The crypto industry can at least have some say in Tokyo, a democracy, as can the citizens of Tokyo, and so for longer term stability, crypto businesses probably should now stop playing around and just head to Tokyo for their Asia HQ.
Boris Johnson, the Churchill-light get Brexit done and out former Prime Minister of UK, is to speak at the International Symposium on Blockchain Advancements conference on December the 2nd in Singapore.
He reportedly received £130,000 for a speech at an insurance summit last month. It is unclear how much he’ll receive for the speech at this blockchain conference, but it is not quite expected that he will have any insight on blockchain as such, with Johnson being more into latin than Solidity.
From a policy perspective however he was in charge when his Chancellor, now Prime Minister, announced crypto related ambitions, so if he wanted he could provide insights on how the government can approach this industry.
“We’re going to put ducts overtop over the bit coin miners feeding the warm air into the hot water tanks which heats the water almost for free.”
So says Ray Blanchard, a developer in Windsor, Canada, presenting his Bitcoin Building where he has put a lot of solar panels for tax reasons, and so bitcoin miners will be used to consume the excess energy.
Loopholes and loopholes, and then there’s gimmicks, like an NFT vending machine in central London where passers-by can get the code to a donated NFT for just $10.
Neat, almost as much as BBVA Mexico launching an investment fund for web3, blockchain, metaverse, tokens, and NFT assets.
That’s still nothing compared to uranium-backed non-fungible tokens.
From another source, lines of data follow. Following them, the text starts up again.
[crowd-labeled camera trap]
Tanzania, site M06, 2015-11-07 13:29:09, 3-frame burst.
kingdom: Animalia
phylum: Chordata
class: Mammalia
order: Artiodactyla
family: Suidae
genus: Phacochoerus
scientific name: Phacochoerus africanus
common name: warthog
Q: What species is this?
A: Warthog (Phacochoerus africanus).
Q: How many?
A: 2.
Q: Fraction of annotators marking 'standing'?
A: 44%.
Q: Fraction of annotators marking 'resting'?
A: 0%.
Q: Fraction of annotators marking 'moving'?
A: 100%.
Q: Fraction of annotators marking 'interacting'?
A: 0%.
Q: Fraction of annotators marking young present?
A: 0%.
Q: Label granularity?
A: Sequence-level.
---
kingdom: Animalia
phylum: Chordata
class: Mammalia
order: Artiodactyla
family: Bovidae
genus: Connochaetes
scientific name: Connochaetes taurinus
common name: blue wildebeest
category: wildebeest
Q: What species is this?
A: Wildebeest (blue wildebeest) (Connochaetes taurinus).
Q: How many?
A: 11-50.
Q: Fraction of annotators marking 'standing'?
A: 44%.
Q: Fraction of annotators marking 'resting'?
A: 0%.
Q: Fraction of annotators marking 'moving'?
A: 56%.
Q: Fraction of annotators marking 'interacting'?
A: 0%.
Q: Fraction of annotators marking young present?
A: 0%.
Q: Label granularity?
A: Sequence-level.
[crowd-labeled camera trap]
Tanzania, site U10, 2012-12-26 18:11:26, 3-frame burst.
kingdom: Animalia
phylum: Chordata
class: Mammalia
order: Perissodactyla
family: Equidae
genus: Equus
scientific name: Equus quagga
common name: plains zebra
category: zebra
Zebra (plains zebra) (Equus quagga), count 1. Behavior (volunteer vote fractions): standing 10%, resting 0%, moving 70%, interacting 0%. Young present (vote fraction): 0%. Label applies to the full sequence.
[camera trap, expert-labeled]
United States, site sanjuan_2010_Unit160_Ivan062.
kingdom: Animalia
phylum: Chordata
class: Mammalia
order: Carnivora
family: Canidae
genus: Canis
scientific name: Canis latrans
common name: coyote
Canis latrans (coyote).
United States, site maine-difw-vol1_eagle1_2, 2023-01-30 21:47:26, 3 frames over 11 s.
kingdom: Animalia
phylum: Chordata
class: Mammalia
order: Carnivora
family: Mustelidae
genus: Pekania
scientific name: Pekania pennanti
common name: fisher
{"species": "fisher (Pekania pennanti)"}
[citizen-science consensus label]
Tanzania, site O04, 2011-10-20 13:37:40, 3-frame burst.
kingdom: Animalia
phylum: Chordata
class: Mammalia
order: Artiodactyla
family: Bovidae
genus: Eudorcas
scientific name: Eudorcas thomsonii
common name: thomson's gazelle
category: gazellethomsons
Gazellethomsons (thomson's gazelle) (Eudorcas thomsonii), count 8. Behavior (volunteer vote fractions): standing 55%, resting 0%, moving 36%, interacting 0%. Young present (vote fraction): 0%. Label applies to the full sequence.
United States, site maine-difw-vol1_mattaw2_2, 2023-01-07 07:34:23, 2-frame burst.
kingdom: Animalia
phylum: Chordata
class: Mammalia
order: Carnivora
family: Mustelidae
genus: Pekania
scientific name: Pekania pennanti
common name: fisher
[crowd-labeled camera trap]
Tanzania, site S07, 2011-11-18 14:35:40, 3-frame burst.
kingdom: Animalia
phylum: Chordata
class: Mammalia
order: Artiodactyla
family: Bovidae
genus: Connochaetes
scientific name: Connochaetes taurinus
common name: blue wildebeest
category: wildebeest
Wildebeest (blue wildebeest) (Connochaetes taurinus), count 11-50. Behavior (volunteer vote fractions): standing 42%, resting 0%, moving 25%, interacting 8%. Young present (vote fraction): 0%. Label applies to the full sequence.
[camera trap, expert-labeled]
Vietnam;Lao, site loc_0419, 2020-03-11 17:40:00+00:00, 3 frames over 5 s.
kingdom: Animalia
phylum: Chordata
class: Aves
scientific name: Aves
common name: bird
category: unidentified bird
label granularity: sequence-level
Madison Metals says that Lux will initially tokenize 7.65 million pounds of U3O8 that Madison has contributed to the Lux partnership.
That being Lux Market, through which “almost anyone in the world will be able to mint Lux Uranium NFTs.” Except Iran presumably?
These are tokenized though, with $5.12 million worth of uranium backed NFTs already sold, exceeding all expectations.
We don’t even want to ask if actual delivery is an option, but it is primarily just a way to invest and gain price exposure to Uranium.
If this was a proper legit token on a public blockchain, able to freely move etc, then you can defi it where you can hedge, option, etc. Making it sort of a listing of a new commodity on the new decentralized financial system.
This instead is on the Lux Network, which they describe as “the first decentralized blockchain integrated with and operated by a network of regulated bank and money transmitter partners.” So not quite a defi commodity listing.
In the same vain, a Norwegian oil and gas company claims to have implemented smart contracts, but on GumboNet, which “enables the company to automate payments under their existing natural language contract using Industrial Internet of Things (IIoT) data from Equinor and third-party logistics systems.”
So a lot is moving, but crypto prices aren’t moving much. Making it builders time with still quite a lot to go towards automating finance through public and permissionless blockchain systems.